The honest absence is the point. You are never quietly handed a number the system itself cannot stand behind, and when a figure does carry its mark you can act on it without opening the books to confirm it. That is a different promise from a prettier chart, and it is the one a set of accounts should make.
The tax timeline is derived, not typed. Your VAT and corporation tax deadlines are computed from your own filing data and HMRC’s published rules, and only the deadlines that apply to you appear: corporation tax if you are a company, VAT if you are registered. The dates are derived correctly, including the month-end cases the obvious calculation gets a day wrong.
How it is enforced
Every figure is proven or absent, never ambiguous. A figure reaches the dashboard only as one of three things: proven, an estimate clearly marked as one, or a stated absence carrying its reason. A figure that arrives malformed, claiming to be both at once or neither, is rejected before it can render, so a number that has lost its proof cannot slip onto the surface wearing the look of one that kept it.
A deadline appears only where you have declared the fact it rests on. The legal form your business takes is recorded as a declared fact at the data layer (migration 122), and the timeline reads it: corporation tax for a company, VAT for a registered business. Where the fact is not yet declared, the dashboard prompts you to complete it rather than sealing a deadline on a guess. A wrong date carrying a confident mark is worse than an honest gap, so the gap is what you get until the fact is in.
The corporation tax payment date follows HMRC’s end-of-month rule exactly. The payment date is nine months and one day after your year end, but HMRC dates a year end that falls on the last day of a month to the first day of the tenth month that follows, which a plain nine-months-and-one-day sum lands a day early for a year end on the last day of a thirty-day month or of February. The date is now derived by the end-of-month rule itself (migration 123), so it agrees with HMRC for every year end, not just the ones the shortcut happens to get right.
How it is proven
The dashboard summary is backed by eight executable anchors that open real database connections against the live schema, set a tenant context, and roll back, so they prove the assembled figures and the tenant isolation the way production runs them, not the way a mock would. They pin the proven and absent states of each figure, the rejection of a malformed one, isolation between tenants on the assembly path, and the deadline derivation for each legal form.
The corporation tax payment date is proven separately over a closed set of thirty-one dates: every month end across a leap and a non-leap year, plus ordinary, boundary and overflow days. The space is bounded, so the rule is exhausted rather than sampled, and there is no curated subset for an error to hide in (migration 123).

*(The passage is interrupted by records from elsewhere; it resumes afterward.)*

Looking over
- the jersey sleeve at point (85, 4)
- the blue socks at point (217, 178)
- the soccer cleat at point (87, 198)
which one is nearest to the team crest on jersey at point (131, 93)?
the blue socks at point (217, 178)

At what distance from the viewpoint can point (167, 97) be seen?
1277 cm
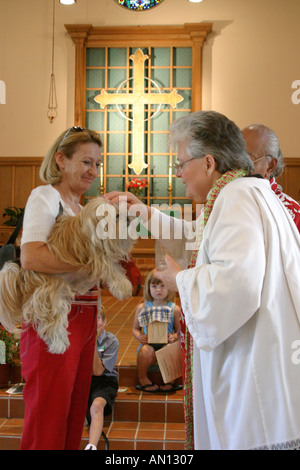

The whole release crossed the sixteen-phase deploy pipeline with 339 executable anchors green and zero violations, every migration registering itself against the live database on apply.
Operational impact
The dashboard now reads from one summary it can prove, with a verification signal that rides the top bar on every page, not only the dashboard, and turns the moment your ledger stops reconciling, so a loss of integrity surfaces wherever you are working rather than waiting to be found. The reporting surface gains the dashboard summary and a standalone ledger verification check, taking the public API to 213 endpoints. There is no change to your data and there are no breaking changes.
Deferred
Two things are honestly not finished. A company’s first year usually runs a little over twelve months, which under HMRC’s rules splits into two corporation tax accounting periods with two separate deadlines; today the timeline surfaces the nearest single deadline, and the first-year split is the next piece of this work. And your accounting reference date, the date your financial year ends, is not yet editable in the app, so a company whose year end is not yet confirmed sees a prompt to confirm it rather than a deadline sealed from a default. That prompt is the honest stand-in until the editable date and the split land. Until they do, no deadline is ever sealed on an unconfirmed date.